Portrait d’une jeune fille juive pendant l’Occupation.

Laura Tobon | Le Délit

Une jeune fille qui va bien est le premier long métrage de Sandrine Kiberlain. L’actrice accomplie passe désormais derrière la caméra en tant que réalisatrice. Sorti en 2021 en France, le film fut sélectionné dans la section « semaine de la critique » au Festival de Cannes de 2021. Interprétée par Rebecca Marder de la Comédie-Française, également connue pour son rôle dans Simone, le voyage du siècle, la pétillante Irène nous emporte dans un élan d’espoir alors même que le spectateur est désillusionné par la réalité de l’Histoire.

En plein été 1942 sous l’Occupation, Irène est une jeune Française juive de 19 ans. Passionnée de théâtre, elle prépare le concours d’entrée au conservatoire avec pour ambition de devenir comédienne. Sa famille l’observe découvrir la vie, les relations amoureuses et amicales et le monde du théâtre. À l’écran, on la voit courir dans Paris entre ses répétitions de L’Épreuve de Marivaux, son travail étudiant et sa vie sociale. Très complice de sa grand-mère Marceline, jouée par Françoise Midhoff, qui fait office de mère de substitution, Irène lui livre les détails de son quotidien et reçoit ses conseils. Marceline est une femme résistante, qui désobéit fièrement aux lois antisémites de Vichy : « il ne faut jamais avoir peur », dit-elle. 
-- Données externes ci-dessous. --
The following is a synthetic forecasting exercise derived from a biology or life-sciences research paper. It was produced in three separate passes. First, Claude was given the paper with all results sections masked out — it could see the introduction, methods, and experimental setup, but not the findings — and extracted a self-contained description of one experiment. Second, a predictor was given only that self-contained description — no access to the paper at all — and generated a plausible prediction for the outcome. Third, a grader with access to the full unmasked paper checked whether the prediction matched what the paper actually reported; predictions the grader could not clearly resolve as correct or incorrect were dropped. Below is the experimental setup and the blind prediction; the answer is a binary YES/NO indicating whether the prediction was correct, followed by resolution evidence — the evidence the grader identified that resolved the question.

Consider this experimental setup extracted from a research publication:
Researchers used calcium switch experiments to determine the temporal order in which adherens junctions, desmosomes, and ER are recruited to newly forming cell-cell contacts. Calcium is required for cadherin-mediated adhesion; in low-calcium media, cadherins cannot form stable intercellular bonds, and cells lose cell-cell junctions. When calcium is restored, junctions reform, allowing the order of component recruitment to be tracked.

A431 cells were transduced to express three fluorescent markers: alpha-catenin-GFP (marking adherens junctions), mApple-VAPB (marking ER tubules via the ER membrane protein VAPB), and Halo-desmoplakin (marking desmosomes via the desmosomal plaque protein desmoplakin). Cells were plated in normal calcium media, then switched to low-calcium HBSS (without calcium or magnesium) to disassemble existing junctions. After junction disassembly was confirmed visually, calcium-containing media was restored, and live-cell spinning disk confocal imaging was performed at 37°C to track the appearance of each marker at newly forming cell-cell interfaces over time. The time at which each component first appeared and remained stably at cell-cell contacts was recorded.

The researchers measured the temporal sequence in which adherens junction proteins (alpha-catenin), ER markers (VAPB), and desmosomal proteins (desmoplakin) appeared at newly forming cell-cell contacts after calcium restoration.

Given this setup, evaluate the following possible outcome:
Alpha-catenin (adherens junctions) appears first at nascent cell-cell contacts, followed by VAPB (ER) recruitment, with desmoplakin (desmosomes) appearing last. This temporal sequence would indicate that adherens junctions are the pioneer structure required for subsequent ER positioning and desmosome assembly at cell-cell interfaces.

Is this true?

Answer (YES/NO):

Naturellement, Irène a peur de se tromper, de ne pas avoir choisi le bon amour, peur de ne pas réussir, de ne pas être à la hauteur, mais elle a avant tout peur pour sa vie et celle de sa famille. En dépit de son humour, il se cache bien souvent derrière son sourire une larme, démarquant la justesse du jeu de Rebecca Marder. Sa joie de vivre et son audace se voient constamment freinées par la machine implacable des mesures imposées par le régime de Vichy à l’encontre des familles juives. On la voit d’abord forcée à mentionner son identité juive sur ses papiers, puis on constate la nécessité de cacher les coupons dans un mouchoir et d’empaqueter leurs effets personnels avant que le gouvernement ne les confisque. « Ils vont nous prendre tout ce qui nous relie à l’extérieur, la radio, les vélos… » dit Marceline. 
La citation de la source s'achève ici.